Rachel Bovard is also worth quoting here. “Instead of being processed at the border,” she writes,
asylum seekers will be placed in an Alternatives to Detention program—funded at $40 million in the bill—where they are moved to the interior of the country, and usually let go, pending a court date. So much for ending “catch and release.”
Worse yet, the bill creates a pernicious new incentive for illegal immigration and child trafficking. Under section 224 of the bill, the federal government is now prohibited from detaining or deporting any current sponsor, potential sponsor, or anyone residing with, an unaccompanied minor (UAC).
All this when the border wall is not even the main issue regarding immigration! Nevertheless, expect a massive waste of time and energy. Expect the Democrat-controlled House of Representatives to claim the emergency is over, a belief that the Republican-controlled Senate may dispute. The matter may wind up at the Supreme Court. It will probably be years before the wall is built, if ever. It is all quite laughable. It is tragic above all.
Then there is Venezuela. Although there’s a compelling case to be made for giving humanitarian aid to that unhappy country, it’s not in our interest to intervene in its affairs, thereby coming into conflict with our most powerful geopolitical rivals in order to install “democracy” there. Trump’s supporters voted for him in part because they don’t want America to incessantly police the world. The involvement of John Bolton (now agitating for war with Iran) and Elliott Abrams—two typical warmongering neocons—in Venezuela suggests that here, too, Trump is selling out.
Not only that, the conduct of his administration in regard to Venezuela has been utterly immoral. The Trump administration put Juan Guaidó in control over government bank accounts based in the U.S. and imposed sanctions on Venezuela’s oil sectors. In response, Nicolás Maduro, who refuses to give up power, has blocked our aid. Thus, as usually happens when we meddle in other nations, the poor are suffering, and will suffer more still. And for what? We don’t need Venezuela’s oil.
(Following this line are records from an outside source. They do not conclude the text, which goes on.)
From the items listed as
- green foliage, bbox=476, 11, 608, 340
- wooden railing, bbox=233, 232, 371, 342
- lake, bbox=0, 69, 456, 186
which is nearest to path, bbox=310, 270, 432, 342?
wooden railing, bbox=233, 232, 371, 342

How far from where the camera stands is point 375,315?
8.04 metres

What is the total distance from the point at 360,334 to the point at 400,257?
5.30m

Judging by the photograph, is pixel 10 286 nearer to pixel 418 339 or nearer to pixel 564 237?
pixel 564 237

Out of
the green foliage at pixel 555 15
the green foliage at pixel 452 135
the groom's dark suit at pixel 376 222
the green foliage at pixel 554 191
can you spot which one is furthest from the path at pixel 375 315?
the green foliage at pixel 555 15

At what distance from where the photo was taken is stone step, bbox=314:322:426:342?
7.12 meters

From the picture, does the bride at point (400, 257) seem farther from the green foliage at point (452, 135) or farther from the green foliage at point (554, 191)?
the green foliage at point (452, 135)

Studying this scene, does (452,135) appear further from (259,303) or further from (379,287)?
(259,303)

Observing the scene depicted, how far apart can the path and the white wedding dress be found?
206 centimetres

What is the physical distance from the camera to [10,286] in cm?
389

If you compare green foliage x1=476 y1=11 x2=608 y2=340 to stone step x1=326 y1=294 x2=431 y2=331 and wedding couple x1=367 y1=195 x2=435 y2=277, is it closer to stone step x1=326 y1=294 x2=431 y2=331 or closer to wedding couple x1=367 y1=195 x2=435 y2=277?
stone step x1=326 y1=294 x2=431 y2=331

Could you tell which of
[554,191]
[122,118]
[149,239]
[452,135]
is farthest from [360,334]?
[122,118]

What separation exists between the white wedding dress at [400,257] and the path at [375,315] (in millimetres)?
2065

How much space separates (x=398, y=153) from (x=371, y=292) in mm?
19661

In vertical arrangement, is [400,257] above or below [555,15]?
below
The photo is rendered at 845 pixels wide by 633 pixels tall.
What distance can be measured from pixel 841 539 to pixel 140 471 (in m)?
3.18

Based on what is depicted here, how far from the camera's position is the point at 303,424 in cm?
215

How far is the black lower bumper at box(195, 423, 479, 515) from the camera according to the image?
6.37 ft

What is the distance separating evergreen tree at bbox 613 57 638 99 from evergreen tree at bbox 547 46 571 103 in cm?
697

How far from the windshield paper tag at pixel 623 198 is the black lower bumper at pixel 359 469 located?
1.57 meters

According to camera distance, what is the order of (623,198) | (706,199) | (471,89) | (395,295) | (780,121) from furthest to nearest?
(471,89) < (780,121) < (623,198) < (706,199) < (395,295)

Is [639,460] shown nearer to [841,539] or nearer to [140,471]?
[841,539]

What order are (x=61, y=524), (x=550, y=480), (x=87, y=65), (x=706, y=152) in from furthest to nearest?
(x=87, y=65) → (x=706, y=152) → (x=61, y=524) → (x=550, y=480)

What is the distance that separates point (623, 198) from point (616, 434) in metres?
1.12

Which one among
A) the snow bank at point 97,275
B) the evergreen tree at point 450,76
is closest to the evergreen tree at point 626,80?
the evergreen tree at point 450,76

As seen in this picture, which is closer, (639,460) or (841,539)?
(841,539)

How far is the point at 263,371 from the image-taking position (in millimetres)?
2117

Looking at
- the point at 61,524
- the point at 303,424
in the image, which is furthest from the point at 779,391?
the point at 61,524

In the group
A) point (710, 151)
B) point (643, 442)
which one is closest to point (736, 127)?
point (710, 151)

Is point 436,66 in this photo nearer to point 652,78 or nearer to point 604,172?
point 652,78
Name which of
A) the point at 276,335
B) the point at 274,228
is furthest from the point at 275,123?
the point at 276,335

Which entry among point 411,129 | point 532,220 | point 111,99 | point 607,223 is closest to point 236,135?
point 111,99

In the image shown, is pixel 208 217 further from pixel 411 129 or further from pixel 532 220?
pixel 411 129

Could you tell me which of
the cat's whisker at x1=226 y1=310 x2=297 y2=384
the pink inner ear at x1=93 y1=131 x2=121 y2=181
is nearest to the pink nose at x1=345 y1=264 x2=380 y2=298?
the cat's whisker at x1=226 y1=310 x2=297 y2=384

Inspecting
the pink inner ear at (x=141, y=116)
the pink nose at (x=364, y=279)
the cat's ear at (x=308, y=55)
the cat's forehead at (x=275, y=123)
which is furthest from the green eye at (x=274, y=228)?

Besides, the more misery we wreak in foreign lands, the more refugees we and other nations have to deal with.
Another problem is that the Trump administration is expending too much money on foreign aid around the world, as if America’s wealth were manna from heaven. What’s needed is massive government investment in high-tech jobs here on American soil. Without this, we will likely be surpassed by the ruthlessly efficient Chinese.
Another good idea is government-funded vocational schools, particularly in the struggling interior of the country. As I argued in last week’s column, it’s unrealistic, and harmful to the academy, to continue to expect everyone to go to college.
Finally, the government should devote resources to creating more colleges like Hillsdale and St. John’s. The leading brand names—Harvard, Swarthmore, Stanford, and the like—are past reform and immense liabilities. We need new institutions of higher learning simply to counter their awful anti-American and anti-Western influence, to say nothing of preserving intellectual standards and keeping the nation competitive internationally.
The failures of the Trump administration shouldn’t surprise anyone. They’re merely what is to be expected from a democracy, human nature being what it is. Although still vastly preferable to Hillary pay-to-play Clinton, Trump has shown that he’s inadequate. Only a Trump partisan, as opposed to a disinterested mind, could fail to see that. It is time to start thinking about a new Republican candidate for the 2020 presidency. In my dreams, Tucker Carlson would run, the man having aged into a kind of Buchananite nationalist.